What you will do: In the advice column, what did the letter writer recall the columnist recommending as a yardstick for keeping things in perspective?

Text block:
━━━

Adapted from a recent online discussion.
Dear Carolyn: I grew up into an anxious micromanager after being raised in a hyper-controlled environment and enduring absurd scrutiny over tiny missteps. And — cringe — I didn’t even start dealing with it until I moved in with my now-husband. After a huge fight about laundry being put away haphazardly, I realized that not only did the laundry not matter, but I also had a lot of built-in habits and anxiety that I needed to dismantle and understand. Like, immediately.
And, kudos: I vaguely recall a column in which you recommended asking if a thing would matter in five years, and using that as the yardstick for keeping things in perspective.
I go out of my way to keep that in check, and our marriage and my mental health is much better for that extra, conscious step I take. But I still have a weird connection between my anxiety and keeping the house in order — as if the ghosts of childhood past will come yell at me for a poorly folded sheet? Ridiculous.
— In Check
In Check: Thanks so much for the kind words.
For what it’s worth, I don’t think it’s a binary issue — neatness bad, haphazard-laundry-management good. There is a connection between environment and stress on both ends, with excessive clutter and excessive attention to detail both holding the power to distract us from our ability to love fully, work productively and relax effectively.

━━━

Dataset content:

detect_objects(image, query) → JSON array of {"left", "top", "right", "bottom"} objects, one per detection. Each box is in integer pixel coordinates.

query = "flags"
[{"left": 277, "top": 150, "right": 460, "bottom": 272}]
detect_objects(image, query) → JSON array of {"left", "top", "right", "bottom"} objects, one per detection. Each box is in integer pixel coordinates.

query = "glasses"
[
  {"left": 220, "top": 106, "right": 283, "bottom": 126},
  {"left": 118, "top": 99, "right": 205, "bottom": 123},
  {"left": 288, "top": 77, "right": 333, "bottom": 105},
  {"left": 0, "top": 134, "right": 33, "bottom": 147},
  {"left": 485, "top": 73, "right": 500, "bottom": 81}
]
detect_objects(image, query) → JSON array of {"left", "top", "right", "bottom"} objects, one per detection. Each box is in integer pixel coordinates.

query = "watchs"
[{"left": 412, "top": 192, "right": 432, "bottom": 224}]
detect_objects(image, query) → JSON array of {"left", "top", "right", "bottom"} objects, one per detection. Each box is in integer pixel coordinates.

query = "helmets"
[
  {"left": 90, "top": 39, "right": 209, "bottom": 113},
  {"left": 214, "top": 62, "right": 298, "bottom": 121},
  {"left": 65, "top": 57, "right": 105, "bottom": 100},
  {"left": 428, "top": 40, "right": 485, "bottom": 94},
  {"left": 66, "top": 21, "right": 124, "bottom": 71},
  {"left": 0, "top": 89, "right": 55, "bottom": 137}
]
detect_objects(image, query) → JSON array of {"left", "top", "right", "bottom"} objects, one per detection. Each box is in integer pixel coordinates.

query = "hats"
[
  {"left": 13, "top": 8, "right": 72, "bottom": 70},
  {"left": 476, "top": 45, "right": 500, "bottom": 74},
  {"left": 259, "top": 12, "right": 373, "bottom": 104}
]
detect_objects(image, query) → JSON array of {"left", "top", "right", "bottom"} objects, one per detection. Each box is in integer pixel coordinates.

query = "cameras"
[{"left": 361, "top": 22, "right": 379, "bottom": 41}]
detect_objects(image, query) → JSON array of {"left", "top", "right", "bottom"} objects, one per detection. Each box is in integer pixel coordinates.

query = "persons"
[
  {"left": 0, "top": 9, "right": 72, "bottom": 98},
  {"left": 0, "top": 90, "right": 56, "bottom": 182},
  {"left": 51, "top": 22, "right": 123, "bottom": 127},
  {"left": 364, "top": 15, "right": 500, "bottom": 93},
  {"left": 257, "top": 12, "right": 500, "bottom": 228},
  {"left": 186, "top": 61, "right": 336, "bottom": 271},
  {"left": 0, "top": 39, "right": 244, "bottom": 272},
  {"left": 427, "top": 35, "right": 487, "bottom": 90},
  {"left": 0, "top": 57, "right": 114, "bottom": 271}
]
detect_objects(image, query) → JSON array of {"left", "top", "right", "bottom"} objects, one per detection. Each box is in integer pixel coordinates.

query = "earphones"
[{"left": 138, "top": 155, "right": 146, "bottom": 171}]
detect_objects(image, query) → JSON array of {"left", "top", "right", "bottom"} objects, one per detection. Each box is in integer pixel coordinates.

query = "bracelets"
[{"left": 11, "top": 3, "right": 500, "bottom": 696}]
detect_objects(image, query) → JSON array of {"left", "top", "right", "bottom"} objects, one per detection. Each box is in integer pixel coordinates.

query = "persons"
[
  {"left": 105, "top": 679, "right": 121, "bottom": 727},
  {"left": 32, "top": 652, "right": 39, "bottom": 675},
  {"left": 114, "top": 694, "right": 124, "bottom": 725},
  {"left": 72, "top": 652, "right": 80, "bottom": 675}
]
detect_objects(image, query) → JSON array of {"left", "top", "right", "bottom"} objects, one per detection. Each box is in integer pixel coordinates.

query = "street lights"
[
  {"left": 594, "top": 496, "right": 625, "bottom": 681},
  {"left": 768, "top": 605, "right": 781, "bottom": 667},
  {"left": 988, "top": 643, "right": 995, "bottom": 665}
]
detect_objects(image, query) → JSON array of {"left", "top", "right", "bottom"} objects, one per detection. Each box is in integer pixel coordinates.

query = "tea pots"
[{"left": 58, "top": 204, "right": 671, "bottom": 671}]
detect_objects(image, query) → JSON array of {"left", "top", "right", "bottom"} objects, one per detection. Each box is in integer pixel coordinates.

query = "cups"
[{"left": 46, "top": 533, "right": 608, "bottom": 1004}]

━━━

Task output: Asking whether a thing would matter in five years.